## Task objective
The printed result should hold only the lines from the opening of the data through the line bearing "Q: Label granularity?", exactly as given and without pictures.

= = =

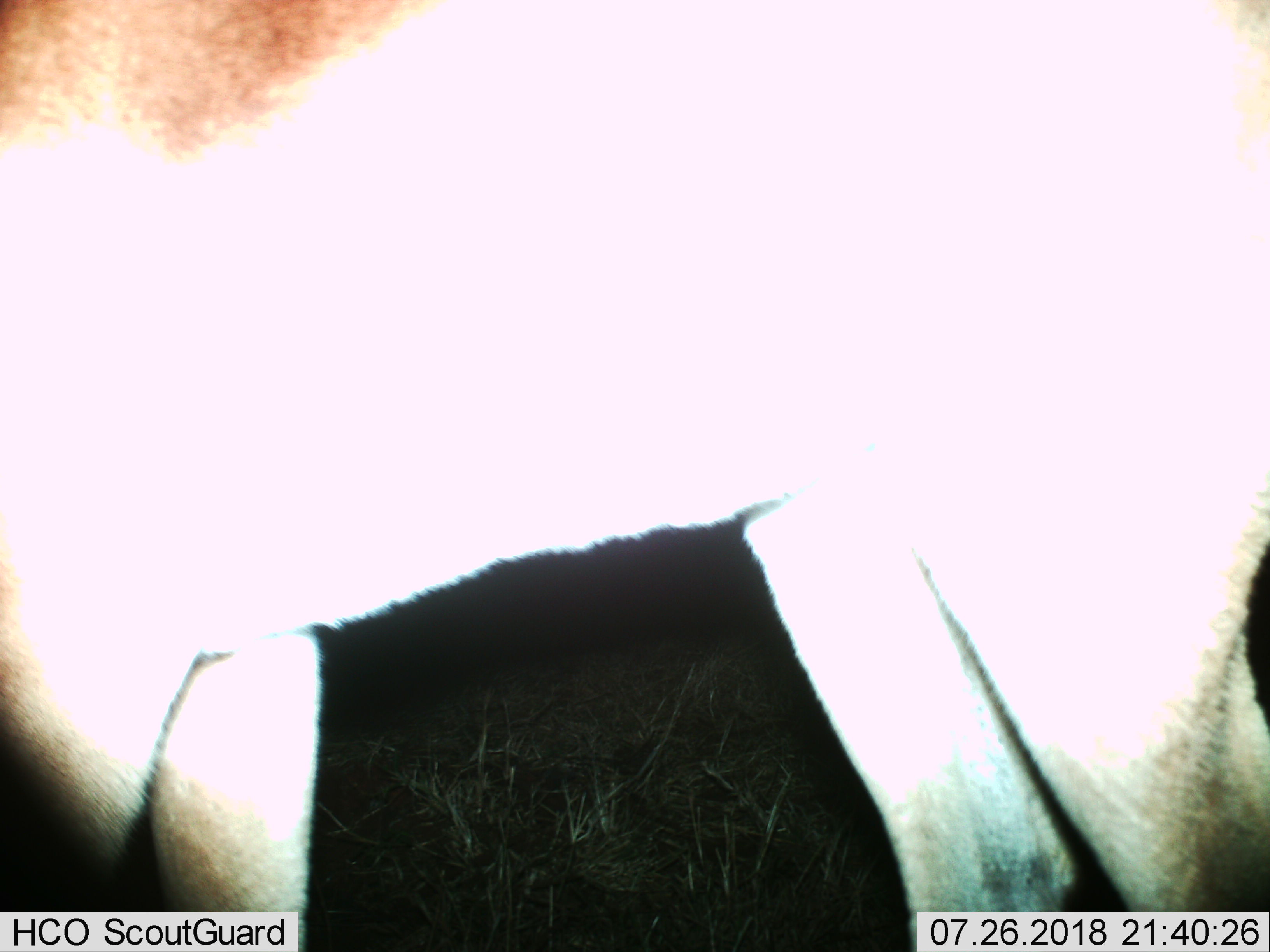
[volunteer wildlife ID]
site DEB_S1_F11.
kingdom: Animalia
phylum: Chordata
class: Mammalia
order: Artiodactyla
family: Bovidae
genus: Aepyceros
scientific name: Aepyceros melampus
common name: impala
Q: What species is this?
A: Impala (Aepyceros melampus).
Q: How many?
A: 1.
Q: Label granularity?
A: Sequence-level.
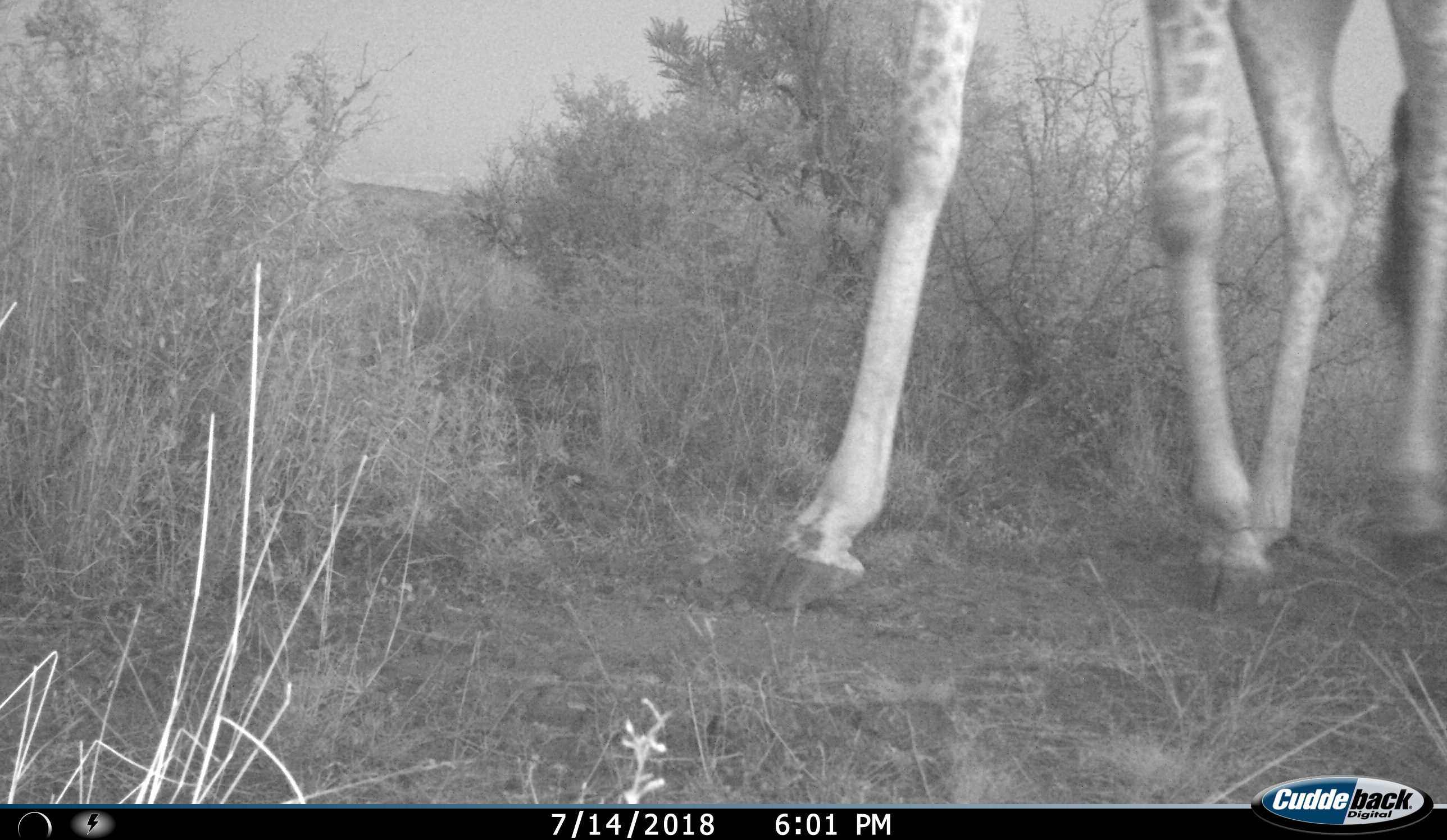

= = =

## Written solution
[volunteer wildlife ID]
site DEB_S1_F11.
kingdom: Animalia
phylum: Chordata
class: Mammalia
order: Artiodactyla
family: Bovidae
genus: Aepyceros
scientific name: Aepyceros melampus
common name: impala
Q: What species is this?
A: Impala (Aepyceros melampus).
Q: How many?
A: 1.
Q: Label granularity?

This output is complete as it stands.